#### Assignment:
For the records shown below, return an exact copy that excludes the pictures.

**** Study material

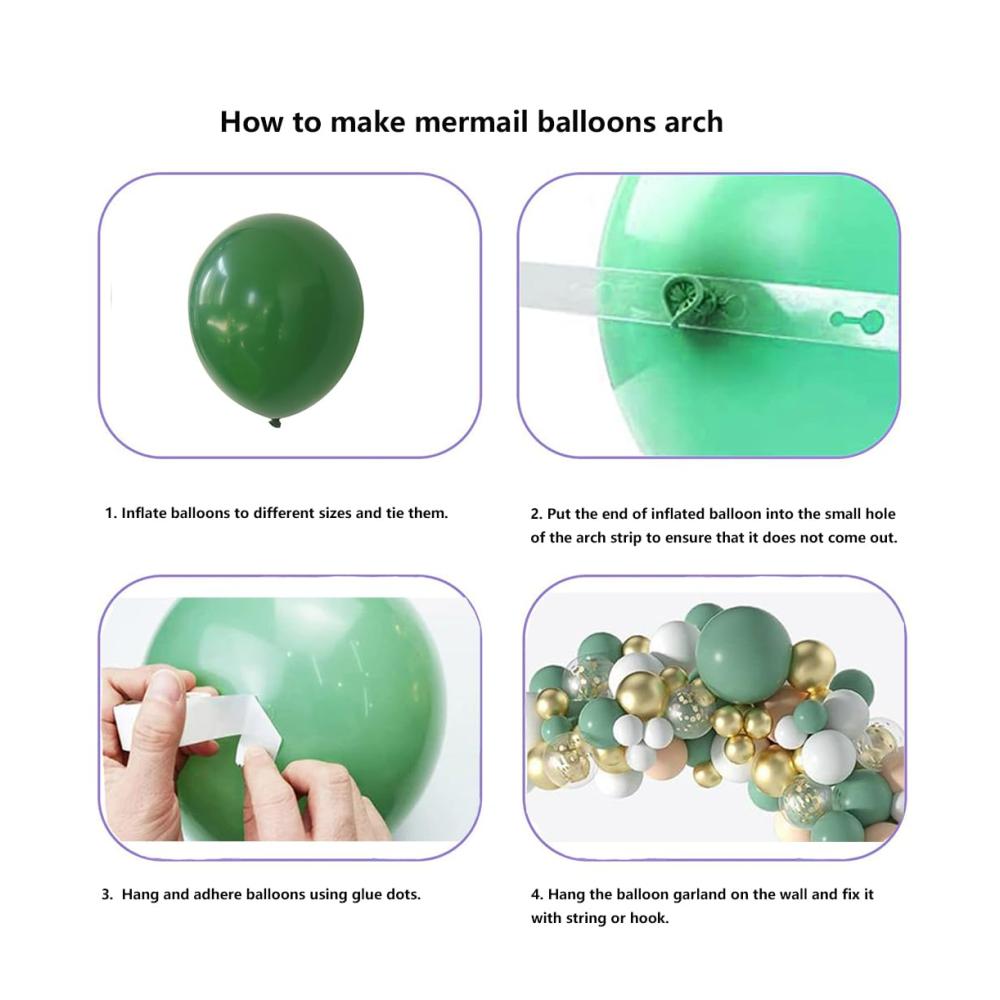 How to make mermail balloons arch

1. Inflate balloons to different sizes and tie them.

2. Put the end of inflated balloon into the small hole of the arch strip to ensure that it does not come out.

3. Hang and adhere balloons using glue dots.

4. Hang the balloon garland on the wall and fix it with string or hook.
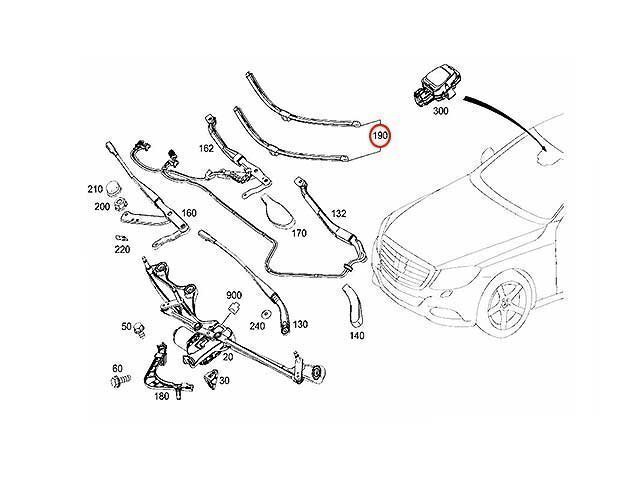 300
190
162
210
200
160
132
170
220
900
240
130
140
50
20
60
30
180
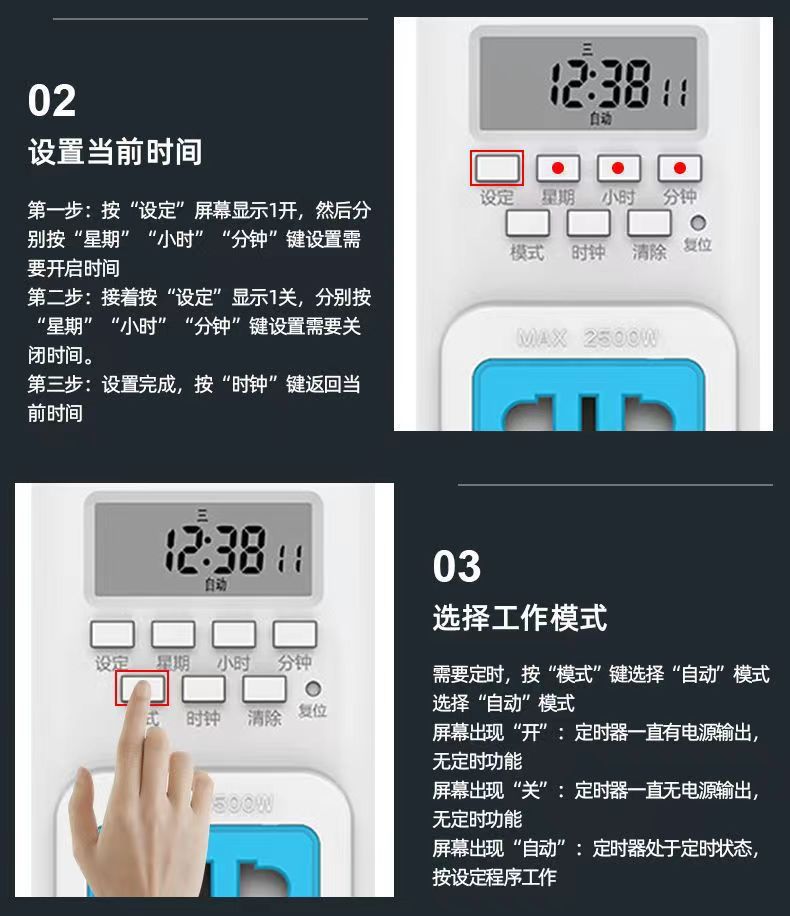 02
设置当前时间

第一步：按“设定”屏幕显示1开，然后分别按“星期”“小时”“分钟”键设置需要开启时间
第二步：接着按“设定”显示1关，分别按“星期”“小时”“分钟”键设置需要关闭时间。
第三步：设置完成，按“时钟”键返回当前时间

三
12:38 11
自动
设定 星期 小时 分钟
模式 时钟 清除 复位
MAX 2500W

三
12:38 11
自动
设定 星期 小时 分钟
式 时钟 清除 复位
500W

03
选择工作模式

需要定时，按“模式”键选择“自动”模式
选择“自动”模式
屏幕出现“开”：定时器一直有电源输出，无定时功能
屏幕出现“关”：定时器一直无电源输出，无定时功能
屏幕出现“自动”：定时器处于定时状态，按设定程序工作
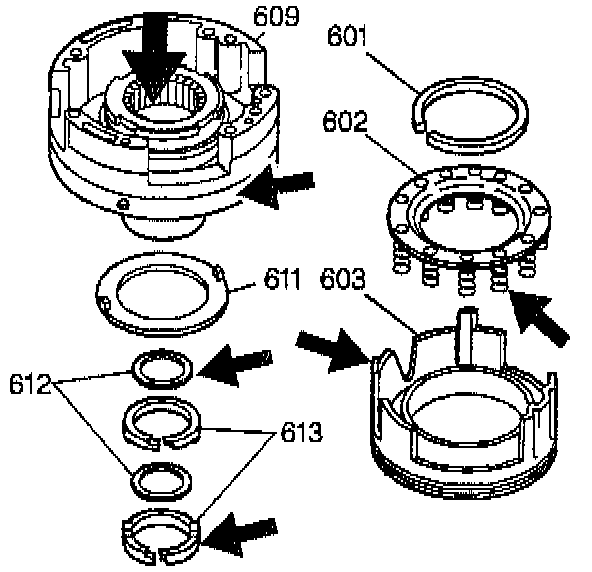 609
601
602
611
603
612
613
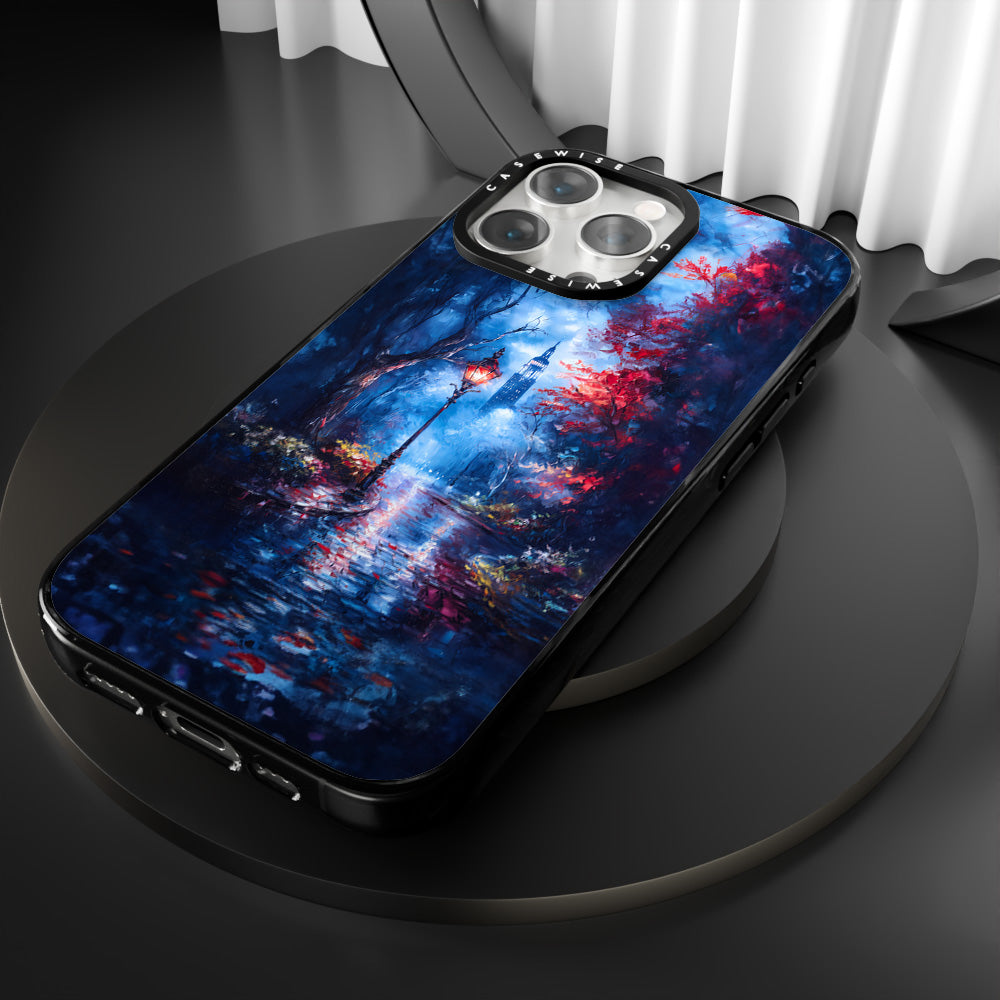 CASEWISE
CASEWISE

********

#### Answer to the problem:
 How to make mermail balloons arch

1. Inflate balloons to different sizes and tie them.

2. Put the end of inflated balloon into the small hole of the arch strip to ensure that it does not come out.

3. Hang and adhere balloons using glue dots.

4. Hang the balloon garland on the wall and fix it with string or hook.
 300
190
162
210
200
160
132
170
220
900
240
130
140
50
20
60
30
180
 02
设置当前时间

第一步：按“设定”屏幕显示1开，然后分别按“星期”“小时”“分钟”键设置需要开启时间
第二步：接着按“设定”显示1关，分别按“星期”“小时”“分钟”键设置需要关闭时间。
第三步：设置完成，按“时钟”键返回当前时间

三
12:38 11
自动
设定 星期 小时 分钟
模式 时钟 清除 复位
MAX 2500W

三
12:38 11
自动
设定 星期 小时 分钟
式 时钟 清除 复位
500W

03
选择工作模式

需要定时，按“模式”键选择“自动”模式
选择“自动”模式
屏幕出现“开”：定时器一直有电源输出，无定时功能
屏幕出现“关”：定时器一直无电源输出，无定时功能
屏幕出现“自动”：定时器处于定时状态，按设定程序工作
 609
601
602
611
603
612
613
 CASEWISE
CASEWISE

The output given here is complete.